日本では未発売であり、買おうと思ったら逆輸入車を買う必要があります。ちなみに、車種名の後に「PGM-FI」というアルファベットがついていることがありますが、これはホンダ独自の技術で作られた電子制御式の燃料噴射装置を使っているという意味です。

RX125の走行性能はホンダ車らしい高いスペックを見せています。パワーと安定性は問題が無く、十分なブレーキ性能があります。ややタイヤ性能が甘いという評価が見られるものの、日常的に乗る分には問題がないと思われます。さらに、装備されているNSC125エンジンはそれまでのエンジンよりも出力と 燃費の向上が図られています。

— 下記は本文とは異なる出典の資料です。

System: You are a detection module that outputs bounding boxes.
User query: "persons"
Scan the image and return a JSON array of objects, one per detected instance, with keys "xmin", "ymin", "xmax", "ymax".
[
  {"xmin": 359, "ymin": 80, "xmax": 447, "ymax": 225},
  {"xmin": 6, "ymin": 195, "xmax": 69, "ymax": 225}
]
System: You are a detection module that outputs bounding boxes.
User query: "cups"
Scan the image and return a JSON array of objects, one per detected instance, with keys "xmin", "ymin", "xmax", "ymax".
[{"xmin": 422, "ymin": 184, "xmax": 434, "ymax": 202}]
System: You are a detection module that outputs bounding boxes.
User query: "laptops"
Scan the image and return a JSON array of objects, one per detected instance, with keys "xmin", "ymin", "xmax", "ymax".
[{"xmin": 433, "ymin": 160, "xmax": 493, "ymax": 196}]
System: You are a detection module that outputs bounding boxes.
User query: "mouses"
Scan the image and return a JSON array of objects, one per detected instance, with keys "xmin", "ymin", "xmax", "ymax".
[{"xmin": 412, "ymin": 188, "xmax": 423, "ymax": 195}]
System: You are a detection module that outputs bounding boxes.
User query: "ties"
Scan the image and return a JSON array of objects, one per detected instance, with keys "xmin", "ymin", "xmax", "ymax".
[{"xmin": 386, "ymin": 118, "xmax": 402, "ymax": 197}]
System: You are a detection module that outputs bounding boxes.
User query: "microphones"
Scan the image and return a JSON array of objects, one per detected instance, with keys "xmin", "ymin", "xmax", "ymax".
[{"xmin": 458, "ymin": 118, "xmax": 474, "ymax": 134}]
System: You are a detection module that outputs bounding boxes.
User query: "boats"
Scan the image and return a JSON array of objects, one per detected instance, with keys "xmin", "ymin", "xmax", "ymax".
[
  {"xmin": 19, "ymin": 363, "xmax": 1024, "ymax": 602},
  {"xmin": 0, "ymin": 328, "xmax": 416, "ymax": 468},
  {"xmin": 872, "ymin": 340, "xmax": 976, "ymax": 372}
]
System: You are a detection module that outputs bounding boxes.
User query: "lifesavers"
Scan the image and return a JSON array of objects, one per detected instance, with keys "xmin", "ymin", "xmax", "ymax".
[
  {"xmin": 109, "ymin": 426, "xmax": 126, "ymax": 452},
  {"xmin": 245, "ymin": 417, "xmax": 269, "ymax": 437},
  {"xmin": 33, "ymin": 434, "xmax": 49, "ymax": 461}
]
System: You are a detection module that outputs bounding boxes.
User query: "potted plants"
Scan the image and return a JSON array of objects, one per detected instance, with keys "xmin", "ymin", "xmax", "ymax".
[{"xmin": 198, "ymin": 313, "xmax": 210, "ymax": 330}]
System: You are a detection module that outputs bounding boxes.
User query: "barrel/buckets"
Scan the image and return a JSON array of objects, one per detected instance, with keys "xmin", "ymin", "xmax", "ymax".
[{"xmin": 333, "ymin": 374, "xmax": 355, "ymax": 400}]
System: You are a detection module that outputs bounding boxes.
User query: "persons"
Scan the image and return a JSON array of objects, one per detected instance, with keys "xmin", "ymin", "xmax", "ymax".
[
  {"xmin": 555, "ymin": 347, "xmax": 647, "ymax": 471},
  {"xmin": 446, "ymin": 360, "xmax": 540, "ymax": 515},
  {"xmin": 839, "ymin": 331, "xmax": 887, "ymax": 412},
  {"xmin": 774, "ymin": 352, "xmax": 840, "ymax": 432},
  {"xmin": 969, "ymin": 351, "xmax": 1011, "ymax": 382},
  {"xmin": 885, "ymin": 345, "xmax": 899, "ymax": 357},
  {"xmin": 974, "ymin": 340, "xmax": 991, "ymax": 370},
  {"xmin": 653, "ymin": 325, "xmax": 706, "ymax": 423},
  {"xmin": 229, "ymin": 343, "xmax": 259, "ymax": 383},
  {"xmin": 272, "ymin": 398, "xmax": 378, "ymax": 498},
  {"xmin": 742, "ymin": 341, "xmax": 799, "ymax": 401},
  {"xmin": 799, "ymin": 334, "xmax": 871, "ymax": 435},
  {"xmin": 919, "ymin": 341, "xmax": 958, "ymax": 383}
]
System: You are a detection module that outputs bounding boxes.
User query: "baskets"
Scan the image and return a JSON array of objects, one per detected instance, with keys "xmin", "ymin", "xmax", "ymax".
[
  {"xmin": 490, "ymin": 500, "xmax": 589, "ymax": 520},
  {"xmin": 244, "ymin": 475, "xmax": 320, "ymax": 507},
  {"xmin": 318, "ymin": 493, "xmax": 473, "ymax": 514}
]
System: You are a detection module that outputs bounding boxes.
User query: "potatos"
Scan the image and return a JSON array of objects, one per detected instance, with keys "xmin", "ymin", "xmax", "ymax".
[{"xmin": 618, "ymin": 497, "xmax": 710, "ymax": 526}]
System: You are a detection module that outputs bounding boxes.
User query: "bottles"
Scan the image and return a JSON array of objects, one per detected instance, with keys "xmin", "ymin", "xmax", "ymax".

また、RX125はデザインも評価されています。特徴的なV字を描くライト形状やスタイリッシュな外観はかっこいいものです。スピードメーター周りのデザインもサイバーな感じに仕上げられており、気持ちよく使うことができるでしょう。

RX125の新車バイク平均価格は14.8万円、中古バイク価格は13.5万円です。とにかく他にはないバイクを乗りたいという方は試してみてはいかがでしょうか。国産車にはないホンダ車の魅力を体感できると思います。

まとめ

イタリア車を始め、世界各国の優れたスポーツスクーターを紹介してきました。どれも買って損のない車ばかりなので、気に入ったものをさらに調べてみてください。
スポーツスクーターも多様なモデルが発表されており、バイクやスクーターとも違う独自の世界を作っていると思います。

あなたはスポーツスクーターのどういった点が好きでしょうか。

回答は人それぞれだと思いますが、今回の記事でさらにスポーツスクーターを好きになっていただければ幸いです。